Several times during the third and second millennia before the present era the ancient East was disturbed by stupendous catastrophes; he also found evidence that in the fourth, as well as in the first millennium, the ancient East went through great natural paroxysms, but their description Schaeffer reserved for future publications. In the published work covering the third and second millennia, Schaeffer discerned five or six great upheavals. The greatest of these took place at the very end of the Early Bronze, or the Old Kingdom in Egypt. At each of these occurrences, life was suddenly disturbed and the flow of history interrupted. Schaeffer also indicated that his acquaintance with European archaeology made him feel certain that Europe, too, was involved in those catastrophes; if so, they must have been more than continental—actually global in dimension.

Thus Schaeffer, like myself, came to the conviction that the ancient world was disturbed by repeated upheavals. We even arrived at the same number of disturbances, a common realization of their grandiose nature, and the same relative dating of these events. However, we came to the same conclusions travelling by entirely diffferent routes. In this there was a considerable assurance of our having closely approached the historical truth.

A reader unequipped to follow Schaeffer through his large and technical volume may well let the the last chapter (Resume et Conclusion) impress him by its questions and answers. In concluding his book Schaeffer epitomized: “Our inquiry has demonstrated that these repeated crises which opened and closed the principal periods . . . were caused not by the action of man. Far from it—because, compared with the vastness of these all-embracing crises and their profound effects, the exploits of conquerors and all combinations of state politics would appear only very insignificant. The philosophy of the history of antiquity of the East appears to us singularly deformed”—namely, by describing the past of nations and civilizations as the history of dynasties, rather than as a history of great ages, and by ignoring the role physical causes played in their sequence.

As to the chronology—in his printed work Schaeffer follows with certain reservations, the accepted timetable. In correspondence, however, he envisaged the possibility of shortening the Egyptian history, but not to the extent claimed in Ages in Chaos. Then how can we be in agreement as to the times of the catastrophes?

The answer lies in the fact that both of us relate these catastrophes to the termination of the (identical) great periods in history.

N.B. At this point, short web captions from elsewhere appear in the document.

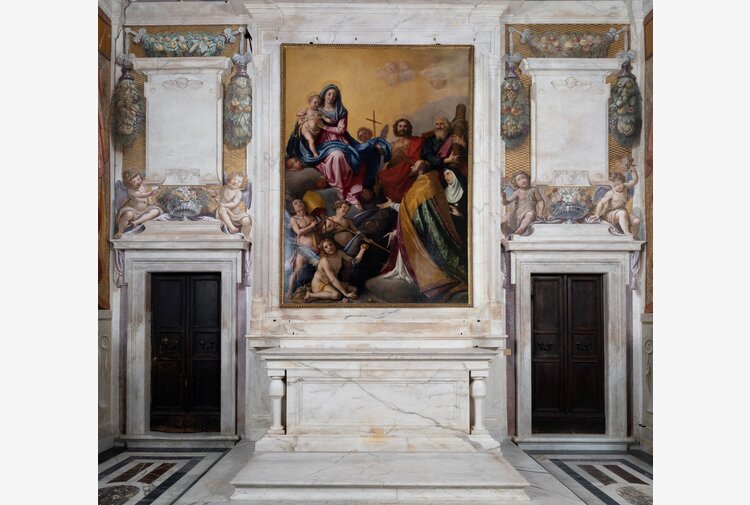 Restaurata La Cappella Di San Nicola In Ss Annunziata A Firenze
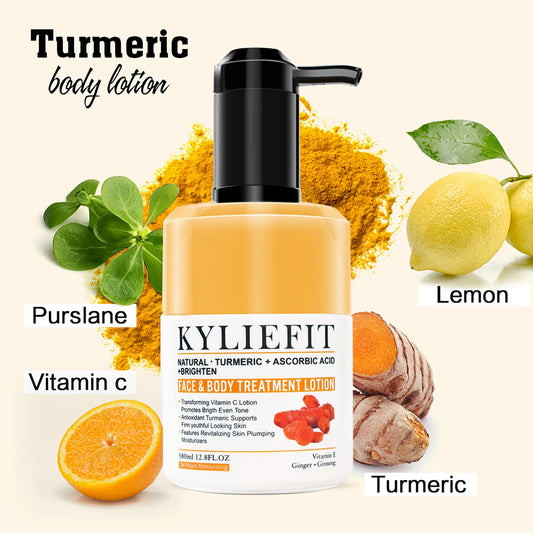 AILKE-Turmeric Cream for Skin Lightening, 380ml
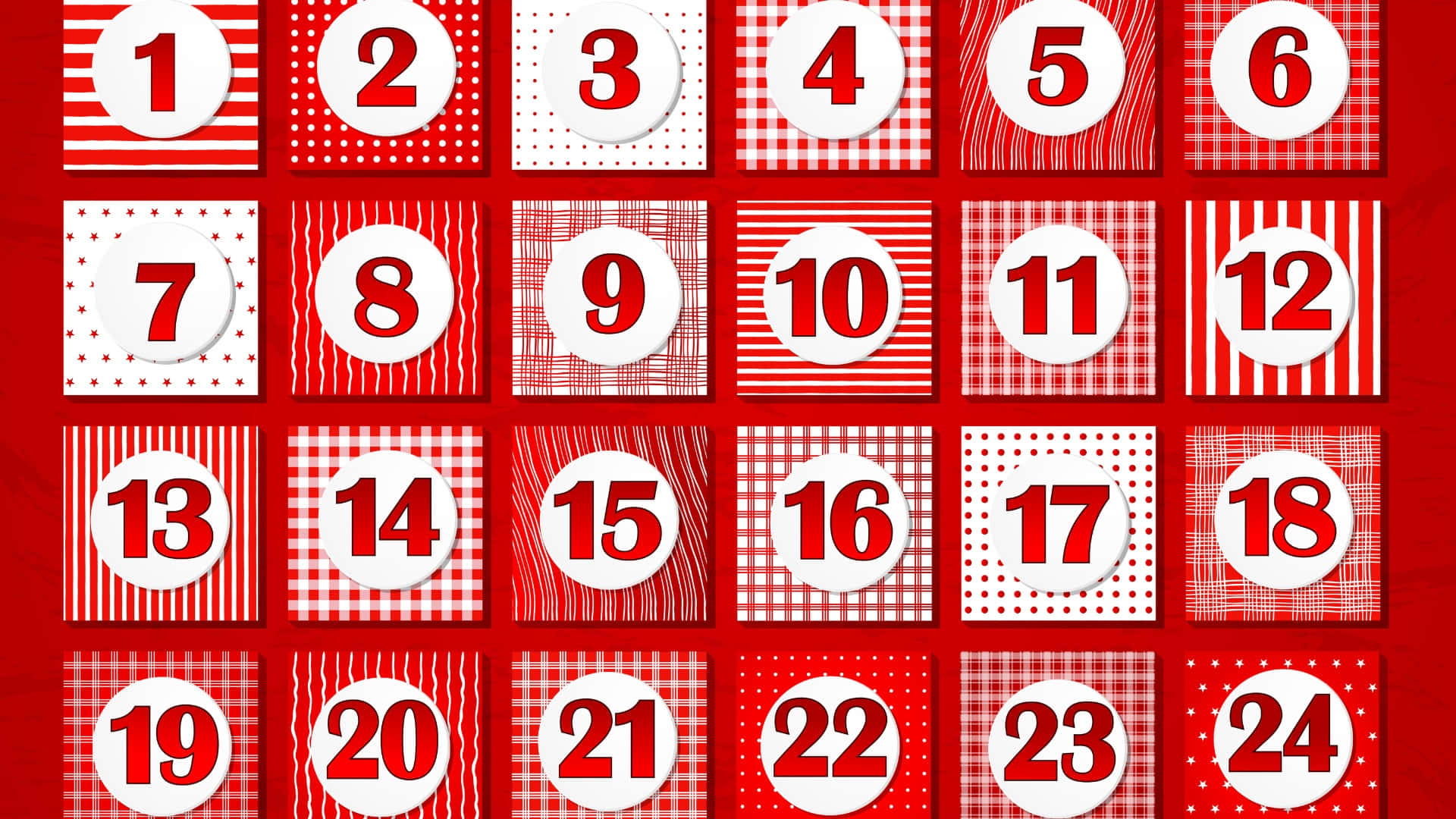 Advent Calendar Countdown Wallpaper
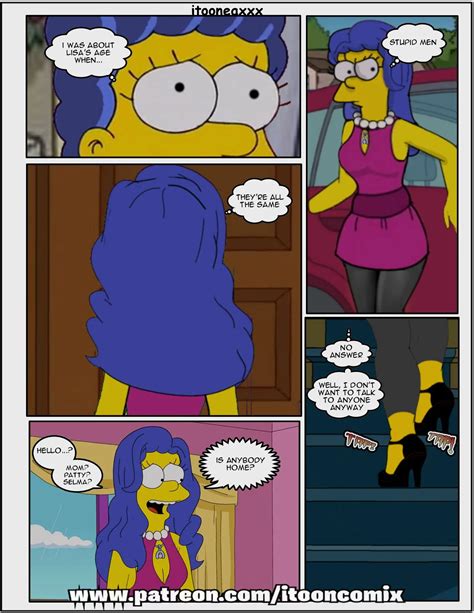Post Bart Simpson Itooneaxxx Lisa Simpson Marge Simpson The Simpsons Comic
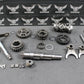 1995 HONDA 93 - 97 CR250R OEM TRANSMISSION TRANNY COUNTERSHAFT GEARS SHIFT PARTS - hggarage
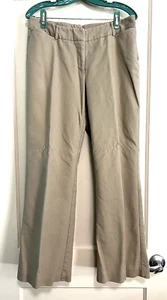 Women's Worthington Pants Beige Size 10 Pre Owned  (F61Q) - Picture 1 of 13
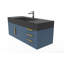 Meuble-lavabo mural simple 48 po avec comptoir à surface solide 48 po-435453707-508761565-508816260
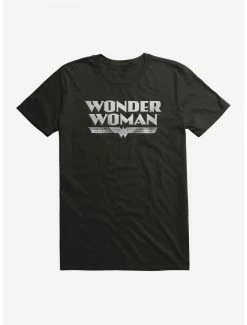 DC Comics Wonder Woman Sketch Logo T-Shirt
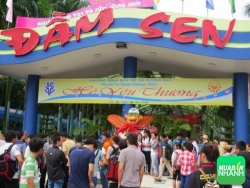 Địa điểm giải trí tại Sài Gòn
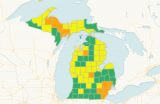 In 10 counties, Michigan residents should mask, says CDC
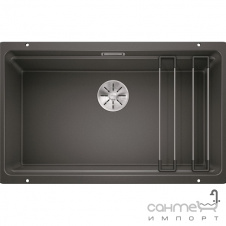 Гранитная кухонная мойка Blanco Etagon 700-U 527078 нежный белый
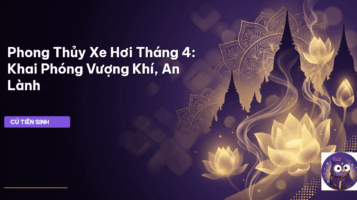 phong thủy xe hơi tháng 4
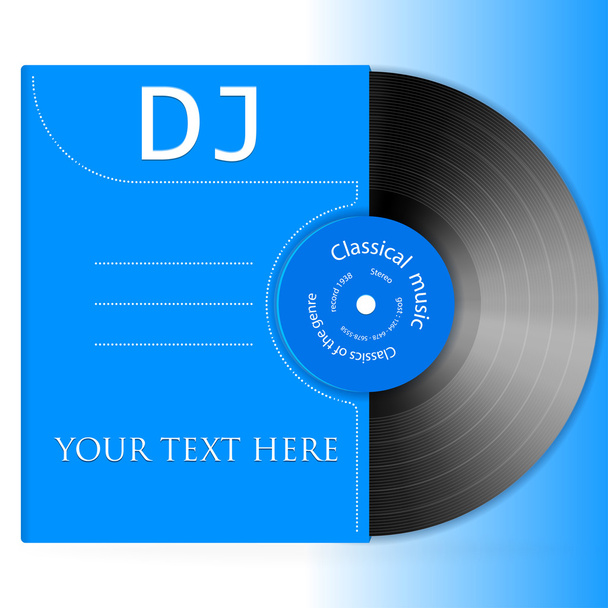 Design vinyle Record
 - Vecteur, image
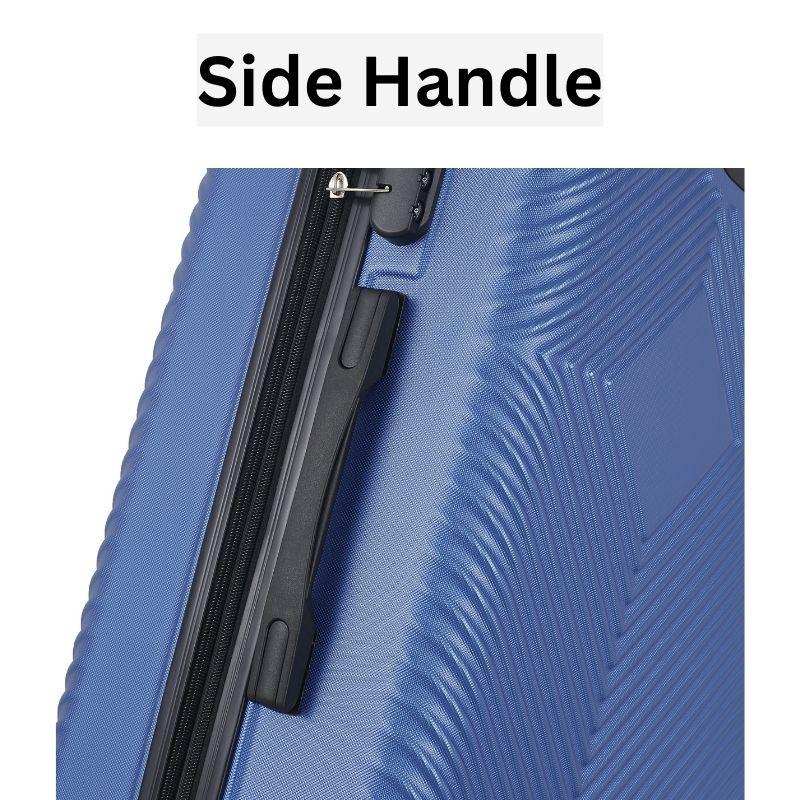 Product Introduction of #102 SE7EN VONDERS TRAVEL LUGGAGE HOLIDAY BAG CABIN SIZE AND CHECK IN LUGGAGE HARDCASE LUGGAGE 4 WHEEL EXPANDER WITH COMBINATION LOCK retractable 4 wheels 360 rotation 39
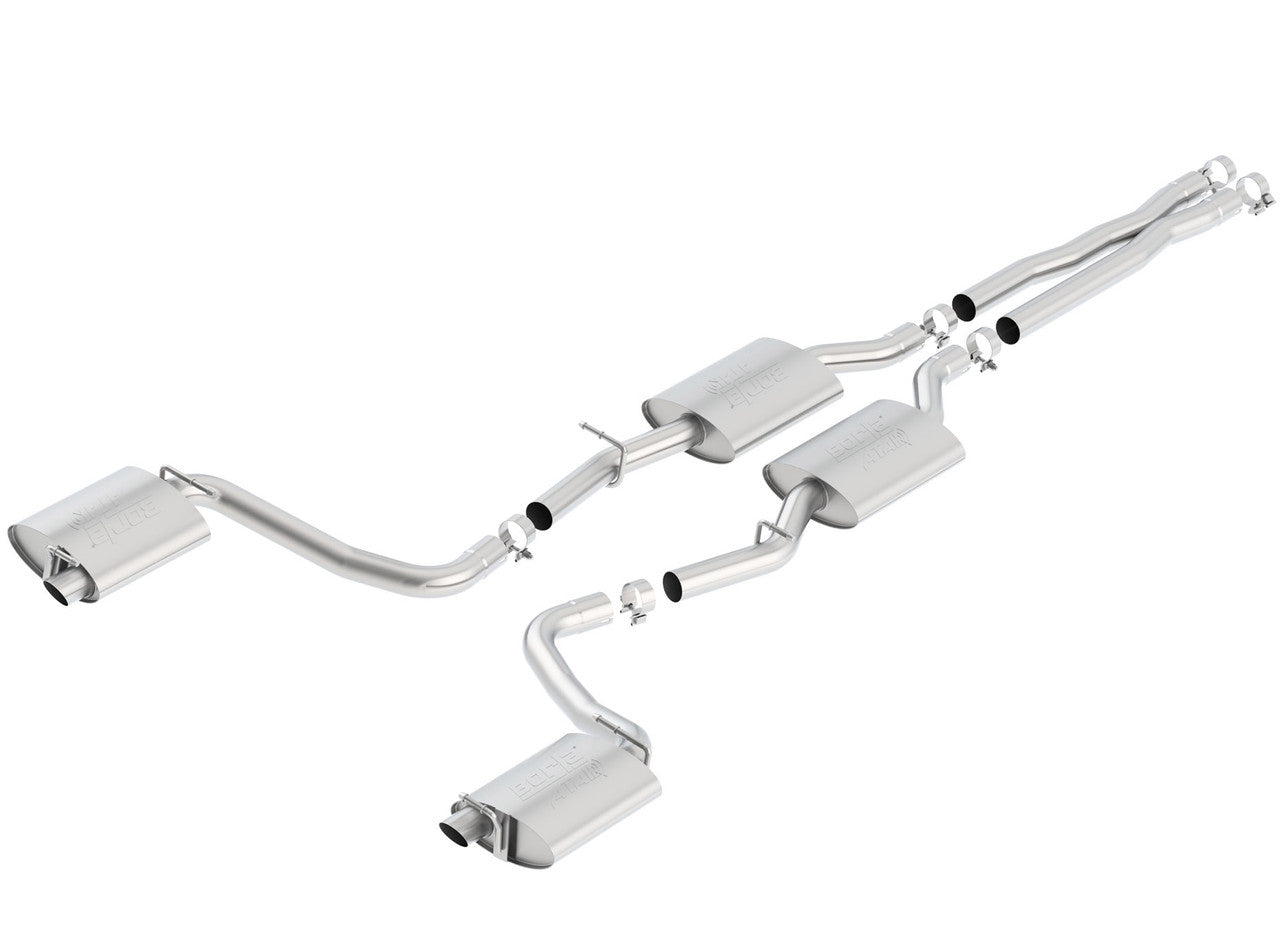 Borla Cat-Back Exhaust ATAK (17-20 Charger R/T) 140637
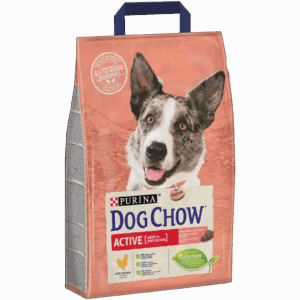 DOG CHOW ACTIVE, Pui, 2.5 kg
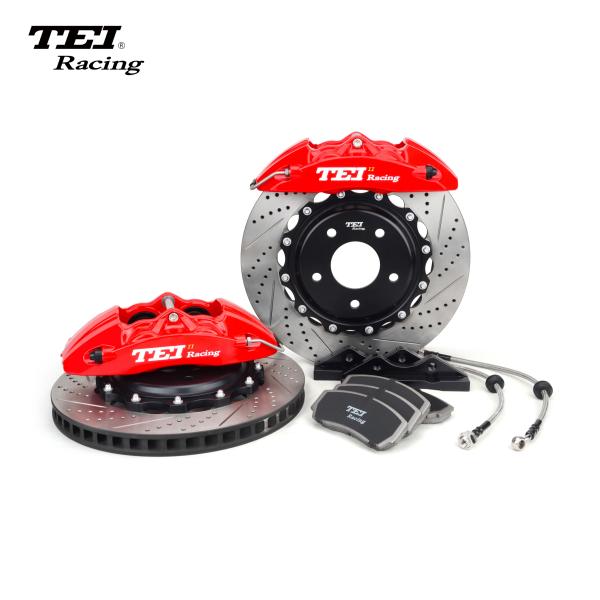 P40ns 4 Piston Caliper BMW Big Brake Kit 300/330/355*28 Mm Disc Front Brake Kit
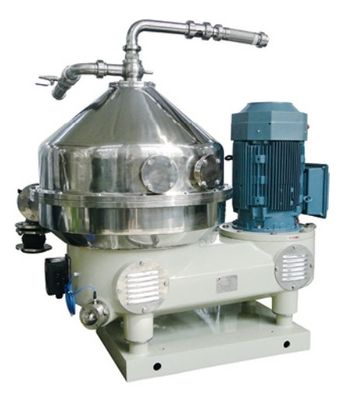 DH360 ثلاثي المراحل قرص الطرد المركزي التصميم المدمج لفصل الزيت عالية السرعة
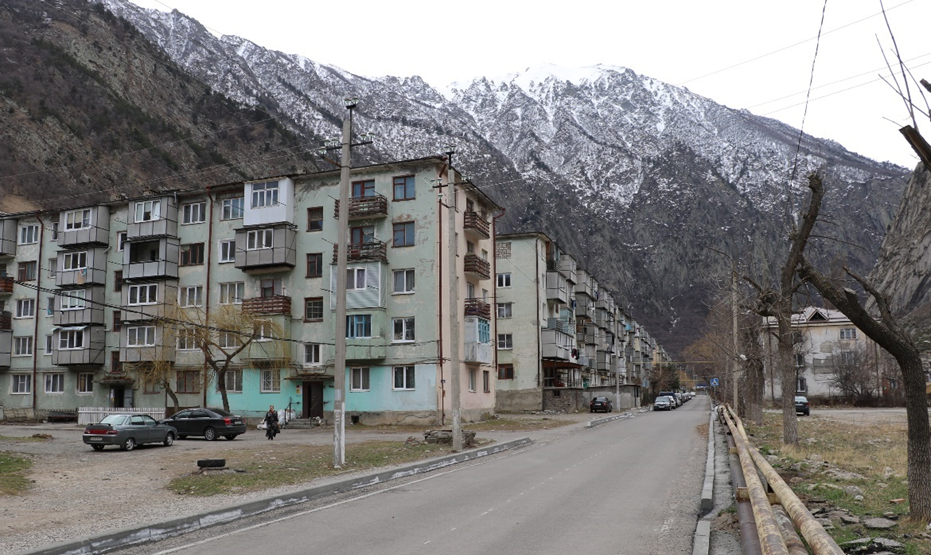 Тырныауз. Фотография Якуцени С.П. ©
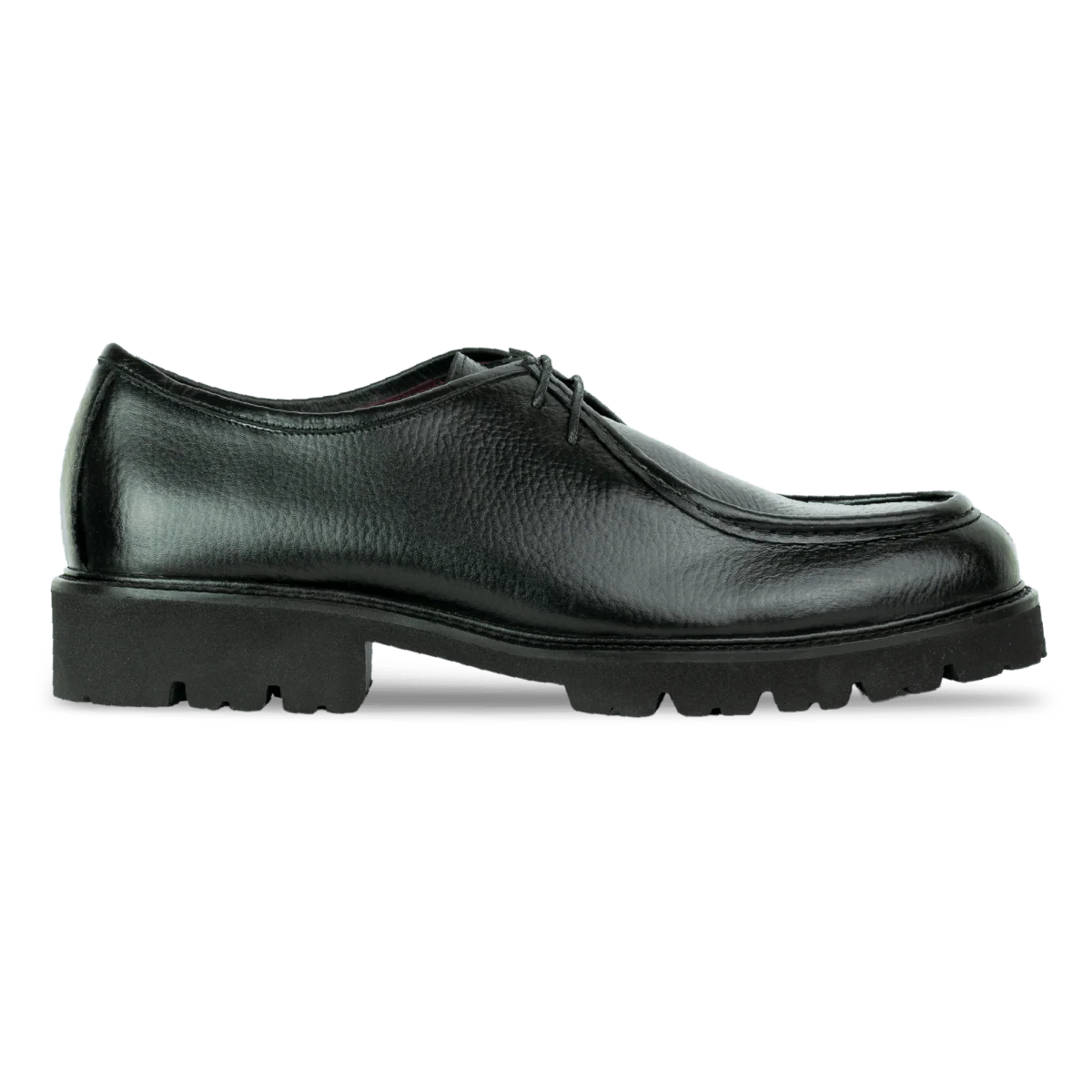Noble: Derby Homme - Cuir Noir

In other words, we are in agreement as to the relative chronology, not the absolute one.

At the end of his long discourse, Schaeffer also made clear his stand even before he became aware of my work. He wrote: “The value of absolute dates adopted by us depends, understandably, to an extent on the degree of precision obtained in the field of study of the historic documents that can be used for chronology and that derive from those collected in Egypt, Palestine, Asia Minor, Mesopotamia, and Persia.”

Thus the absolute dates used in his work are dependent on chronology that in its turn depends on historical documents. But he adds: “On the other hand, thanks to the improvement of archaeological methods, today we no longer depend so completely on epigraphic documentation for an absolute chronology.”

I regard myself very fortunate that the task of presenting the archaeological evidence from the lands of the Middle and Near East was performed by a scholar of great stature, Claude F. A. Schaeffer. The almost superhuman enterprise of unravelling the manifold ramifications of the recent tribulations of this planet was not committed all to one scholar.